Cold white tiles, blue-tinged lips,
Dampled skin, metal taste.
:
Just a couple more
Minutes of sleep. Twitched pupils, labored
Breathing, the slumber slows then stops, a
Nine-one-one call, a Narcan shot,
Withdrawal. The neighbors sigh :
Leave’im lie, let’im die.
:
A prospector
Got lost discovering of quartz veins.
The hands are sore and his head hurts.
Mining is hazardous, the paramedics
know they’ll be back next week.
Recreational diggers are a persistent bunch.
– Anais Dasse, 2018
The Moonshiner
Hear the swamp-lilies long, blue-green, strap-like leaves
Hiss like a Rimbaud’s poem, bushes and foliage
And fall-blooming daisies are rustling. The sunrise,
Cobalt meadow, shimmering pulse of fireflies
Skitter across the grass. A southern Endymion,
Is laying, quiet. A day-old dandelion
Waits in the back pocket of his distressed Levis.
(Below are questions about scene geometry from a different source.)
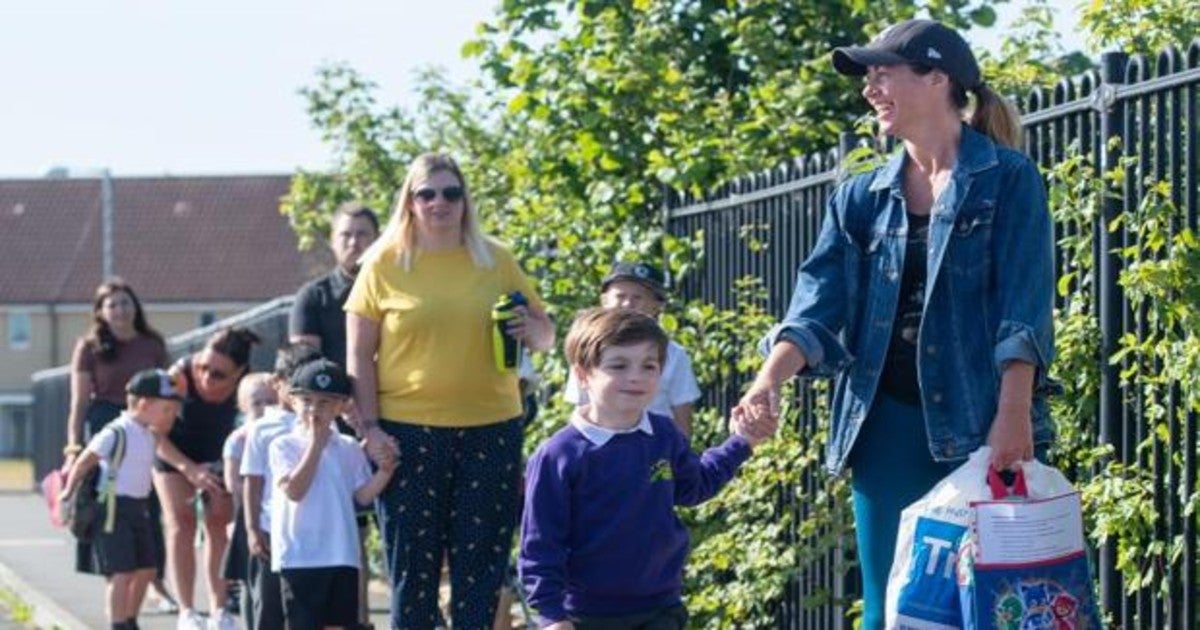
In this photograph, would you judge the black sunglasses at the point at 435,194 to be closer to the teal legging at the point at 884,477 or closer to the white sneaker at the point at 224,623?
the teal legging at the point at 884,477

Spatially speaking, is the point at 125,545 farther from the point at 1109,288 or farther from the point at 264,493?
the point at 1109,288

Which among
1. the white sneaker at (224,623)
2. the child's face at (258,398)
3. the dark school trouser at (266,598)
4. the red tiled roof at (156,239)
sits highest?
the red tiled roof at (156,239)

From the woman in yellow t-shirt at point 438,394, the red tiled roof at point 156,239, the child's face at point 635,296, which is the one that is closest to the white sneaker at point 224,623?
the woman in yellow t-shirt at point 438,394

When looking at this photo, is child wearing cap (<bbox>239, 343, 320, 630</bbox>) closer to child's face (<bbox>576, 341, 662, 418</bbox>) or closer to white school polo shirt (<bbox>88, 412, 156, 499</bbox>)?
white school polo shirt (<bbox>88, 412, 156, 499</bbox>)

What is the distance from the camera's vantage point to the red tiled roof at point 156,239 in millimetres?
85688

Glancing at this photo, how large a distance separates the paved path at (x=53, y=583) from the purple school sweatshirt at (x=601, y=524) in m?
6.38

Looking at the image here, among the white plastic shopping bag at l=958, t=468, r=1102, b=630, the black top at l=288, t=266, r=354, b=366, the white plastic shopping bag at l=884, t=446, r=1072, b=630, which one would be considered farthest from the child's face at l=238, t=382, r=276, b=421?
the white plastic shopping bag at l=958, t=468, r=1102, b=630

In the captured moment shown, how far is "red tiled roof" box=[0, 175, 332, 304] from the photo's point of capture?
85.7 meters

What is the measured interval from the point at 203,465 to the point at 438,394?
4215 mm

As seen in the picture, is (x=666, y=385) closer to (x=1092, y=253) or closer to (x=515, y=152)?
(x=1092, y=253)

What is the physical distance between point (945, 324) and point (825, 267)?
1.38ft

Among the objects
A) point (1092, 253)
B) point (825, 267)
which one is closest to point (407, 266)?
point (1092, 253)

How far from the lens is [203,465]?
13078mm

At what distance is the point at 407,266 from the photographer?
363 inches
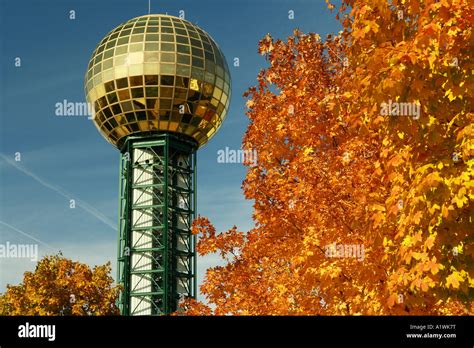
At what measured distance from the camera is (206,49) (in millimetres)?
59250

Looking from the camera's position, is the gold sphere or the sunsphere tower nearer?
the sunsphere tower

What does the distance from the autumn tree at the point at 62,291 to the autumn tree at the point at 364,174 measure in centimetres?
2245

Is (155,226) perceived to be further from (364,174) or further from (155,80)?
(364,174)

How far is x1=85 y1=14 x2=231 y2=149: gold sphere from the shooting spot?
185ft

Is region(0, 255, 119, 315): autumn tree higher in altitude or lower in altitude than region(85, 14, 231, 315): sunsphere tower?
lower

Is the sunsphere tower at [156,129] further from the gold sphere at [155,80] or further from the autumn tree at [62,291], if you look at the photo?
the autumn tree at [62,291]

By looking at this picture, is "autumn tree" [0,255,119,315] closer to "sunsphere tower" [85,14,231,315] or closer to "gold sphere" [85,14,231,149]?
"sunsphere tower" [85,14,231,315]

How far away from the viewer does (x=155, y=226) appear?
54.7 meters

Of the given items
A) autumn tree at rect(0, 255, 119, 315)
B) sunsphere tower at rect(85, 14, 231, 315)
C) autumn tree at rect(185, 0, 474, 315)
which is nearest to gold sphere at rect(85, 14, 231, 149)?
sunsphere tower at rect(85, 14, 231, 315)

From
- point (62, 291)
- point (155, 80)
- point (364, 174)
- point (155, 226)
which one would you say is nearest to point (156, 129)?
point (155, 80)

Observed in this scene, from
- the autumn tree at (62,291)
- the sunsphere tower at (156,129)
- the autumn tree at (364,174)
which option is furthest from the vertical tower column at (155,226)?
the autumn tree at (364,174)

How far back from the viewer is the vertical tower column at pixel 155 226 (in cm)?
5344

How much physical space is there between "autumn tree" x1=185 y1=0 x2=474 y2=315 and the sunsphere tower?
35828mm

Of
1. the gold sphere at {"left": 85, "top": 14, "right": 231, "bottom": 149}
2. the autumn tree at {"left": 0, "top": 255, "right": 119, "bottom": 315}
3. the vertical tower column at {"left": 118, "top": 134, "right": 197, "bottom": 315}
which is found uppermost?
the gold sphere at {"left": 85, "top": 14, "right": 231, "bottom": 149}
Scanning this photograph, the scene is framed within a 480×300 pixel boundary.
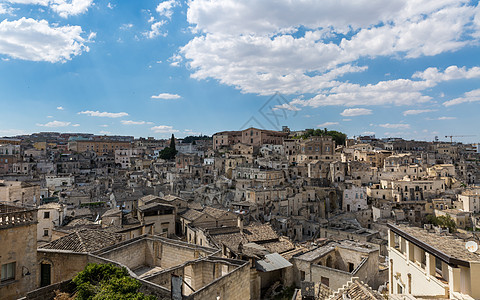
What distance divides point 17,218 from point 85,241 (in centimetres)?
354

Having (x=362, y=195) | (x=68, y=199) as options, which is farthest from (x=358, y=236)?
(x=68, y=199)

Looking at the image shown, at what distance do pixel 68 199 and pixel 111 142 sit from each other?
62454 mm

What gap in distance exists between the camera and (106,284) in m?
8.05

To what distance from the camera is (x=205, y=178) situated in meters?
56.8

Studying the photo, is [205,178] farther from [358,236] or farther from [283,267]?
[283,267]

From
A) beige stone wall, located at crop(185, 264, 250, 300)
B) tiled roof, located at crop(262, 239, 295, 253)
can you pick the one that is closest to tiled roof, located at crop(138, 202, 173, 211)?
tiled roof, located at crop(262, 239, 295, 253)

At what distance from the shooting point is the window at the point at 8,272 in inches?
353

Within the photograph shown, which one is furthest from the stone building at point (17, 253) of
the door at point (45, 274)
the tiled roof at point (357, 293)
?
the tiled roof at point (357, 293)

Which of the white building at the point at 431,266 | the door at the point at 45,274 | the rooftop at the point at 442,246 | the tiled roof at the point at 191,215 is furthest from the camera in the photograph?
the tiled roof at the point at 191,215

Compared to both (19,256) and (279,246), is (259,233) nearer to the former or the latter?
(279,246)

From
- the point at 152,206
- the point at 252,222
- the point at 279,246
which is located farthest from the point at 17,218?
the point at 252,222

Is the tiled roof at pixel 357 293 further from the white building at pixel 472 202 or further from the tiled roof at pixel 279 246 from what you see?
the white building at pixel 472 202

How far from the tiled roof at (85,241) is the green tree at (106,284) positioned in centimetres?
347

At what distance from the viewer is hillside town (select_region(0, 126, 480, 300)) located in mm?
9508
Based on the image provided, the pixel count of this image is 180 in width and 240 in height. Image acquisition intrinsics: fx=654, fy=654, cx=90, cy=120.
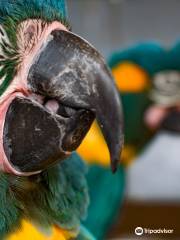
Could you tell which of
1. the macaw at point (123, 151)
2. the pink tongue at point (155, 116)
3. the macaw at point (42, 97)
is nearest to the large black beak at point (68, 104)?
the macaw at point (42, 97)

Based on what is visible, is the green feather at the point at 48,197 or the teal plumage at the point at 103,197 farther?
the teal plumage at the point at 103,197

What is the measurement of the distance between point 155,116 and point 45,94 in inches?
69.1

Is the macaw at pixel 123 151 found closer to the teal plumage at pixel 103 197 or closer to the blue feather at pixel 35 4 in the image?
the teal plumage at pixel 103 197

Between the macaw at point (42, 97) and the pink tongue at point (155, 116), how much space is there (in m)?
1.67

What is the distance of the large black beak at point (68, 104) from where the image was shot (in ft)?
2.64

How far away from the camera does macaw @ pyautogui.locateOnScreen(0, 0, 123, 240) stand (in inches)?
31.7

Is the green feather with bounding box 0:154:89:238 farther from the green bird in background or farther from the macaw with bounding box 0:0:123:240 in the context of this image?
the green bird in background

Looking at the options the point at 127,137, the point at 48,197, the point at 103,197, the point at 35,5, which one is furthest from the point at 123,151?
the point at 35,5

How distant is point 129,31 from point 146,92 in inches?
35.8

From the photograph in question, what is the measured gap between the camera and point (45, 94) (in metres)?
0.81

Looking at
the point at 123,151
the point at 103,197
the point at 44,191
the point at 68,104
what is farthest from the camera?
the point at 123,151

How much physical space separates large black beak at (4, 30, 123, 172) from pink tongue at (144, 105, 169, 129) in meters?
1.72

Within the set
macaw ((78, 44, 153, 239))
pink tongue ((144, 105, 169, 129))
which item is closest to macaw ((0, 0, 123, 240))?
macaw ((78, 44, 153, 239))

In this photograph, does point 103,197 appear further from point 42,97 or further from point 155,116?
point 42,97
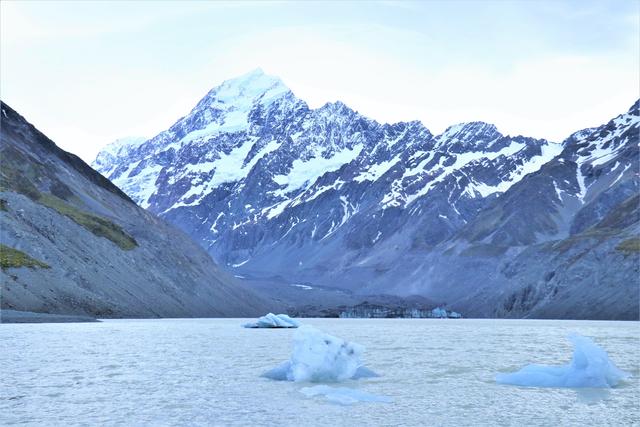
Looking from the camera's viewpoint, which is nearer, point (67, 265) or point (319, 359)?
point (319, 359)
Throwaway plastic cups and two little blind mice.
:
Feel the boggy ground under the bootlegger foot
Sticks like a Hank Williams’ song, swamp mud and sweet soot
And summer heat around the stone furnace. Last batch,
Well water that stinks of sulfur poured with corn mash,
Yeast and sugar in the tin pot. Add paint thinner
For the kick. Tax-free juice at breakfast and dinner,
Freckled with wax debris, to moon his life away.
Rusty-handled buckets and a voiceless blue jay.
:
Summer night sky trapped in glass jars. Old South decor,
Clutter in a junk car. Jugs beer on the truck bed.
Condensation dripping on the radiator,
Fermentation turning bushel into liquor.
O boi, beware : the lead burns red and makes you dead.
:
She drives across the heavens with her moon chariot,
Selene comes to taste the sleeper’s lips, aerial.
The air, unlit before, glows of her silver crown.
Her lover slips in methanol vapors and drowns
In a deathbed of posies : southern burial.